Tonight I happened to transfer a track that has a good sector. The sector header passed checksum, as did the data portion of it. I decoded the data portion (after modifying and combining marco’s code with floppy.c) and displayed it on screen, comparing it with the amiga. Everything was exactly correct, so I have one good complete sector. Now if only all of them could be like that.
For the most part, I appear to only be off in sector size by perhaps 10 bytes or so, although there is an occasional missed or skipped sector. I haven’t manually looked at these yet BUT I’m betting if the size is right the data will be right, and that’s good. Fix my size problem, and go home happy.
I’m going to try David’s idea of using only edge-based interrupts, but I’m not sure yet what indirect complications that might bring up. I’m going to put some thought into it.
Slight offtopic – could you please measure a typical STEP pulse width on your Amiga? I am now considering different ways of dealing with it, from interrupt-driven to polled.
Thank you in advance.
The way I’m hooked up currently doesn’t appear its going to work to measure the STEP pulse.

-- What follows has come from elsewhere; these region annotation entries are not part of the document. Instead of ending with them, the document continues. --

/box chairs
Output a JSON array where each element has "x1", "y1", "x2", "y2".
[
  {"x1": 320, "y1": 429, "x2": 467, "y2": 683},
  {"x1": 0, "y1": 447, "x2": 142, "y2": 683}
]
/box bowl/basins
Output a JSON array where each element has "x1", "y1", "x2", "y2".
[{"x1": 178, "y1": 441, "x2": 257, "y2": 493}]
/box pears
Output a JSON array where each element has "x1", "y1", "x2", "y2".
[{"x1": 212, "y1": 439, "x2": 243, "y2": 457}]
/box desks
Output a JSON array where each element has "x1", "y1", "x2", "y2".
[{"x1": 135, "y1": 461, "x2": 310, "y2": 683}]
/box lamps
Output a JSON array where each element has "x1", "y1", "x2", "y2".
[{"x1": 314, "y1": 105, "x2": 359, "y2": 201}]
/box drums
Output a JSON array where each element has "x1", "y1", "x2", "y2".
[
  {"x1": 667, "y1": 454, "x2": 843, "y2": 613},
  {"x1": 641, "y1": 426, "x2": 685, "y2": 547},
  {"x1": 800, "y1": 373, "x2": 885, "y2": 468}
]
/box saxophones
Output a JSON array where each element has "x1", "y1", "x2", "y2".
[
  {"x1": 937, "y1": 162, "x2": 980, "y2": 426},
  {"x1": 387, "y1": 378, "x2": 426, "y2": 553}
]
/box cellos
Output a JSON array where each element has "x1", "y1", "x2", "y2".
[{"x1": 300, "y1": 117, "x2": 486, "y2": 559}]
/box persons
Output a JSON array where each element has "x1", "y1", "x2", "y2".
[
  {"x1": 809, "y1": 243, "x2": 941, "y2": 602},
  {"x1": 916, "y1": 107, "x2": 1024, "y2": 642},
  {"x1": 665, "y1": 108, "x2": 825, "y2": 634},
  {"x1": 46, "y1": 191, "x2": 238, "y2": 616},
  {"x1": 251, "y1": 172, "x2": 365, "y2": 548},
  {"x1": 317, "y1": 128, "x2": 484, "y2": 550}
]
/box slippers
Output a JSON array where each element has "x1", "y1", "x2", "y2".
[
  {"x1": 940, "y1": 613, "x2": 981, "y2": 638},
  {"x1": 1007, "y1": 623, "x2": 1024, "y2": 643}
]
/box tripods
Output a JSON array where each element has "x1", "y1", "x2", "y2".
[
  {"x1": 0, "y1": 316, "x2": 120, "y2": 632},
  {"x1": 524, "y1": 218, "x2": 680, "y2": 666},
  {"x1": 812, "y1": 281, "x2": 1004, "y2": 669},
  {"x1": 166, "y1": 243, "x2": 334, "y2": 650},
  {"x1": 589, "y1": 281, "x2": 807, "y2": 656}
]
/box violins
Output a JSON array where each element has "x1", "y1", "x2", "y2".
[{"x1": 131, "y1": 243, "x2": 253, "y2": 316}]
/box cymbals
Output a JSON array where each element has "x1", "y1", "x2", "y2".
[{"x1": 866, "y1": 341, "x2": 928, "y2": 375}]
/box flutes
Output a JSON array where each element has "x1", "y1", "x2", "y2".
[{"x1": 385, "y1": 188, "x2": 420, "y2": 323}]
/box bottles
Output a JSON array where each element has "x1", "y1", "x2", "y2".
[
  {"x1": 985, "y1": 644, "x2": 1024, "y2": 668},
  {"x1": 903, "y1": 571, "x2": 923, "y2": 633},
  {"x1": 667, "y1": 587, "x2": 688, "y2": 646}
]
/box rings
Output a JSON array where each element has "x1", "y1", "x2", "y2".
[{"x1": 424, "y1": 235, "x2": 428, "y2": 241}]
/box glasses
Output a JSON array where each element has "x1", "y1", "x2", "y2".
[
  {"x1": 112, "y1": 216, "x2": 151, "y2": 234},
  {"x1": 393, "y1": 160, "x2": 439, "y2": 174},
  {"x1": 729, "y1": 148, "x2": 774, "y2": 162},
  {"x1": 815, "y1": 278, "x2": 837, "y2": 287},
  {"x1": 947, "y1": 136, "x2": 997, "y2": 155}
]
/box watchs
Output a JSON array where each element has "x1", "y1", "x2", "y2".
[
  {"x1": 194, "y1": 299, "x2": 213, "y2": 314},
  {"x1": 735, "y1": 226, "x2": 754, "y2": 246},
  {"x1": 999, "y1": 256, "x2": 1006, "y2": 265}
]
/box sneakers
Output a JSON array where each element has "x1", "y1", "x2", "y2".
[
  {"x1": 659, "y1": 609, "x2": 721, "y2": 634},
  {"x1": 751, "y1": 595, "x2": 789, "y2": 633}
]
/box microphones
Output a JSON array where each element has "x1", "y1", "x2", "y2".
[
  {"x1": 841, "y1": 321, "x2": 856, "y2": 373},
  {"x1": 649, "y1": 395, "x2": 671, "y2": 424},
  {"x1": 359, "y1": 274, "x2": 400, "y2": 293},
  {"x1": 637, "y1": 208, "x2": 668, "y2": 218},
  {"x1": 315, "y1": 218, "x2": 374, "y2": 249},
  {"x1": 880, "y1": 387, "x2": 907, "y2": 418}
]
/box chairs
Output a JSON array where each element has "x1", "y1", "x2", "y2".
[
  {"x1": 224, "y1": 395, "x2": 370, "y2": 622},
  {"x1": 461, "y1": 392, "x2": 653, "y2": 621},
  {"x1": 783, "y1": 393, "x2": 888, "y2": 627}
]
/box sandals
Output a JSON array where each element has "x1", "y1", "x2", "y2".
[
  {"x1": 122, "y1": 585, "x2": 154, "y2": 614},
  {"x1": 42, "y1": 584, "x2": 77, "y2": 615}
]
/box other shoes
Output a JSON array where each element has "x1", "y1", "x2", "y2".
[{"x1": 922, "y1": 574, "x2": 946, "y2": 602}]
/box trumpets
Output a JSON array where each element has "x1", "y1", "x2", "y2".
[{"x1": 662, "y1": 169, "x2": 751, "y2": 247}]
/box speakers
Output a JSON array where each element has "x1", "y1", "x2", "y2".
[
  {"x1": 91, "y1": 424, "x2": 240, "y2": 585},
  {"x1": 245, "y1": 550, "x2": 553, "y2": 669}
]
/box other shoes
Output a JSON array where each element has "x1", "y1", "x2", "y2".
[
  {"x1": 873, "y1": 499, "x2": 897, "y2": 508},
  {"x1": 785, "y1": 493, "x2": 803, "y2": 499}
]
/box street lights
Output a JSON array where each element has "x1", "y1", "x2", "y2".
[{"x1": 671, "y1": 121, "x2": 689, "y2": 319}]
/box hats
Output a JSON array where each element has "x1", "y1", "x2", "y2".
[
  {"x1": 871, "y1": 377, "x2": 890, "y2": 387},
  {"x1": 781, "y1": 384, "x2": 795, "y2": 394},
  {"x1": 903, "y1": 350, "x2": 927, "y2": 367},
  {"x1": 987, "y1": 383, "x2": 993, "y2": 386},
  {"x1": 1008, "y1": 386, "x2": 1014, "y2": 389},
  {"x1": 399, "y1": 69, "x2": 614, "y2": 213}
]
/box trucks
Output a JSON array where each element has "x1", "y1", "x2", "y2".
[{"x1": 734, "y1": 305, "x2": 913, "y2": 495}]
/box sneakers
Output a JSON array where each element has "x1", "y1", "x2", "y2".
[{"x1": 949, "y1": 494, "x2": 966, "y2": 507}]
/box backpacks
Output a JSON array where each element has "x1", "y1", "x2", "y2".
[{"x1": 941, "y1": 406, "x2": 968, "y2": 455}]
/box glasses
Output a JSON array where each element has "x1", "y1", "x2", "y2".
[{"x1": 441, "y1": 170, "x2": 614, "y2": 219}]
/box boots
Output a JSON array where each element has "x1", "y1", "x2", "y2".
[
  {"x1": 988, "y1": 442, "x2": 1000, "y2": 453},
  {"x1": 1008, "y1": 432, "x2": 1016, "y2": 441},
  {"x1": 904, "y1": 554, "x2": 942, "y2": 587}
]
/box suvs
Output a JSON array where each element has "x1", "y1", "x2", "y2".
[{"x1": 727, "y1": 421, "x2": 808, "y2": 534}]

I have a cable running from the daisy-chain port(would be used to attach another drive) of the drive which obviously passes on the READ data and the WRITE data lines from the main port , plus a bunch of others — but I dont think STEP is one of them.
When I put my scope on the STEP pin, I see a signal that appears to be influenced by the read data that I’m monitoring — I think this is just crosstalk.
I don’t have the hardware setup to measure that pulse right now. I do plan to buy a cheap “data tap” which will let me get into the middle of a cable, I just haven’t bought it yet.
If it helps, the docs I’ve seen show it as a low quick pulse of ~500ns, with 18ms worst case time before you should send the next one.
This help?
Thanks, the figures are good start. At least I know I’d better be looking for the pulse’s front rather than for its low level which seems almost impossible to detect with polling technique in a tight but lengthy loop.